→ **Text segment**:
☆ ☆ ☆ ☆ ☆

I've had the original 2012 HonzoST and currently the 2019 HonzoST. I liked the update between them. But, my G1 has made me realize how small the XL Honzo is!

I'm 6'6".

I've got along well with my current Honzo and if I didn't have the opportunity to buy the Taival I'd still be somewhat happy to continue riding it. But, I don't know how long that would last now that I've tasted the flavour of a proper fitting bike!

The Reach and ETT of the Taival are quite close to the numbers of the G1. My only concern is the chainstay length. They may not be as long as I would like them to be? The Taival's CS is almost an inch longer than the Honzo's so that should be an improvement.

The only way I could make sure that I got what I wanted would be to go fully custom build on a frame build. I did just make some money with the unexpected sale of my DH frame. But, I didn't make custom-built-frame money!
The Taival is the closest production steel frame that I've come across that has the numbers and geo that I want/like.

Fingers crossed that it all works out in the end!


----------



## RideEverything (Jul 25, 2008)

I'm crossposting this from the Pole Taival thread. I figure there may be someone here who can answer this.

"..."
Has anyone installed an angleset in their Taival to slack the HA out more?
I'm curious to know what the thoughts/experiences are if someone has done this.

I'm contemplating getting either a -1° or a -1.5° angleset.
I've fully drank the long and slack Kool-Aid!

With a -1° angleset and a 160mm Lyrik the HA comes out to 62.7°.
With a -1.5° the HA comes to 62.2°.


----------



## ear_ache (Apr 18, 2012)

RideEverything said:


> Yes, so am I!

☆ ☆ ☆ ☆ ☆

→ **Given information**:

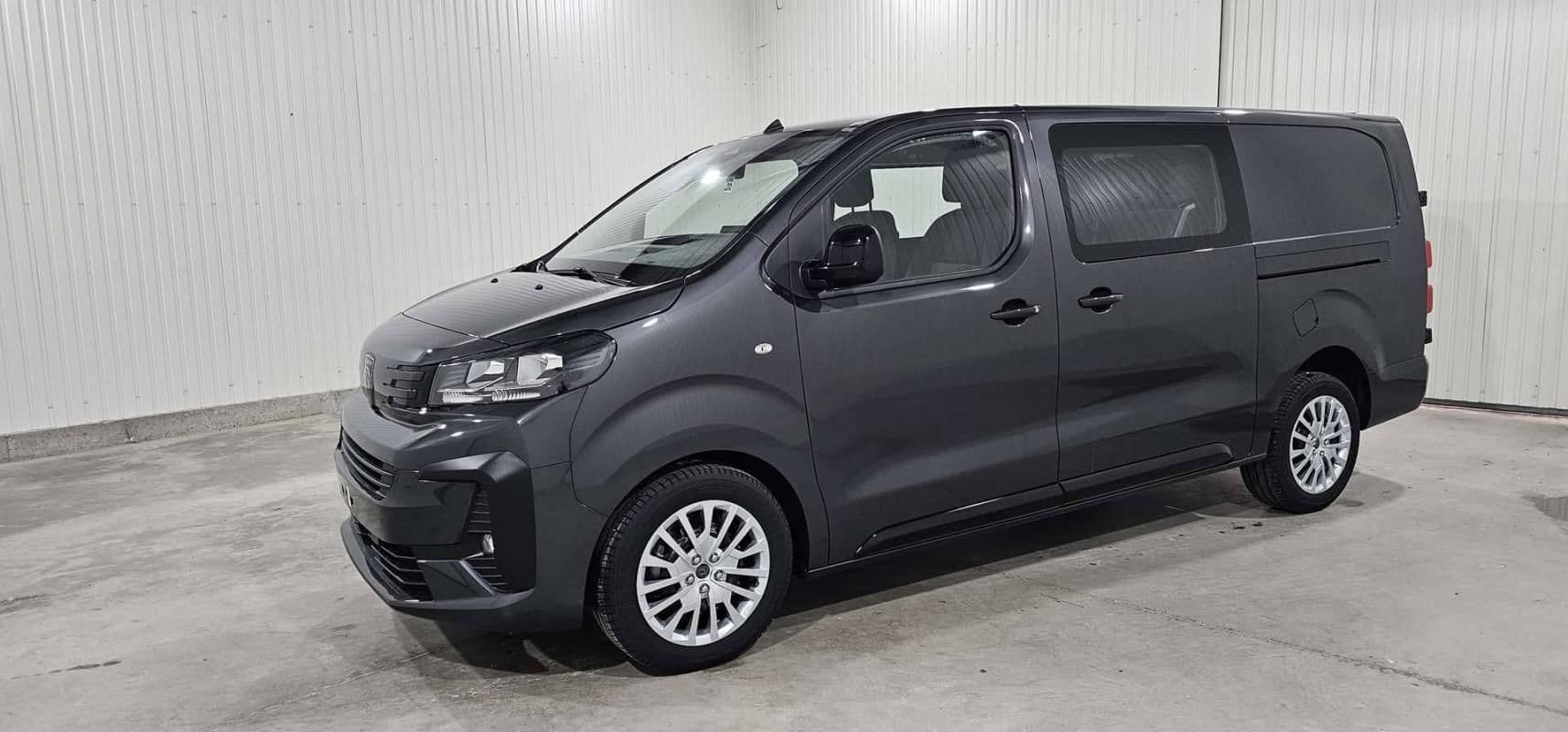 Photo de peugeot expert (1)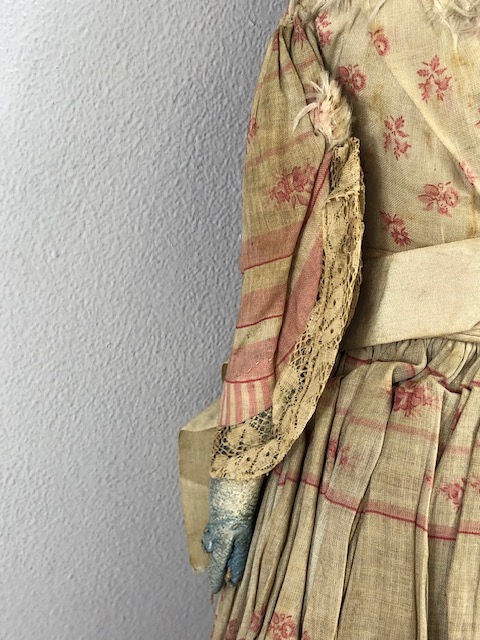 Antique doll, early 19th Century wood and cloth bodied doll with painted gesso face, silk clothes - Image 7 of 27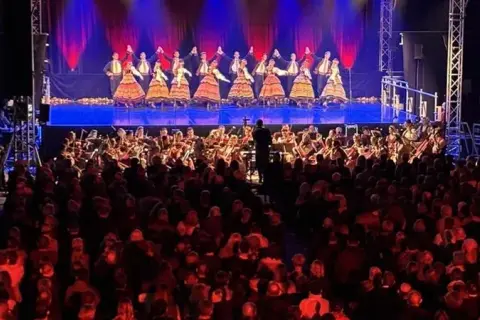 Ile trwa koncert Mazowsza? Zaskakujące różnice w czasie trwania!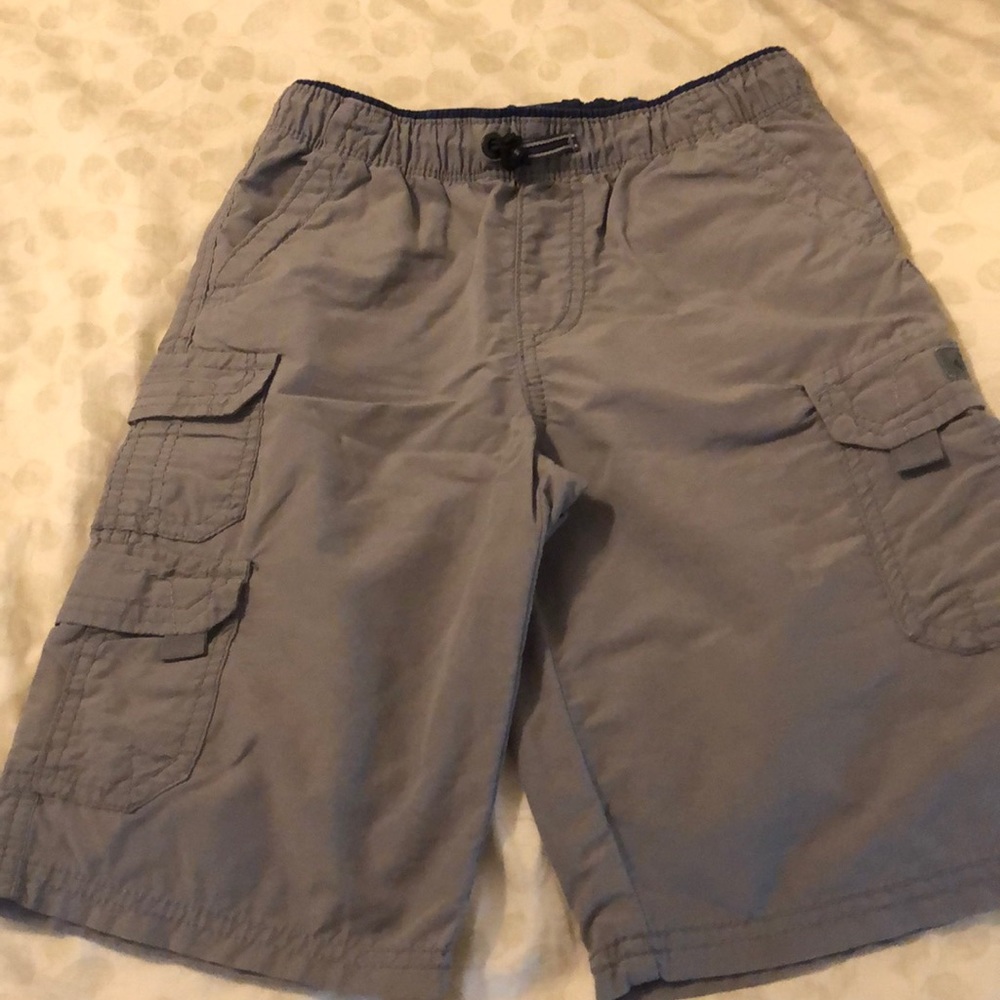 UnionBay cargo shorts, very soft. Tan/gray color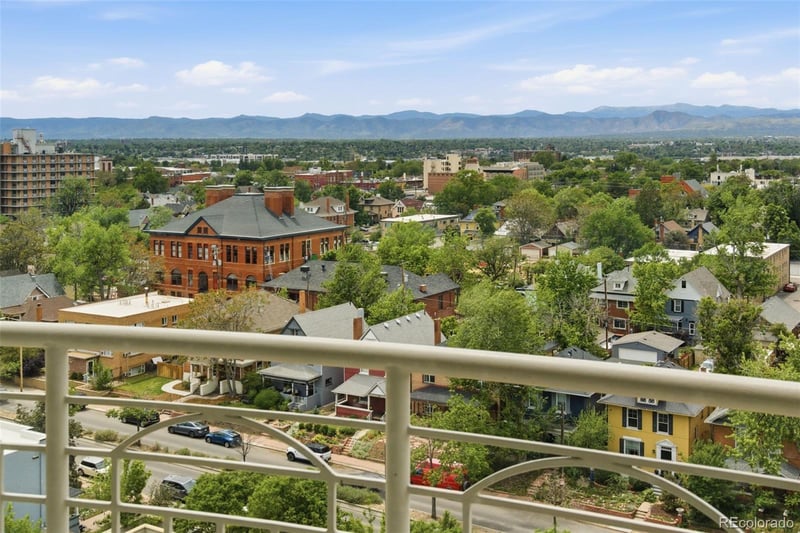 400 3rd Ave #1004, Denver, CO 80203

☆ ☆ ☆ ☆ ☆

→ **Problem 1**: In the forum thread, what head angle results from a -1° angleset combined with a 160mm Lyrik?
→ **Problem 2**: Reproduce, word for word, the stretch of the forum thread from "The only way" through "that I want/like.".

→ **Exercise response 1**: 62.7°

→ **Exercise response 2**:
The only way I could make sure that I got what I wanted would be to go fully custom build on a frame build. I did just make some money with the unexpected sale of my DH frame. But, I didn't make custom-built-frame money!
The Taival is the closest production steel frame that I've come across that has the numbers and geo that I want/like.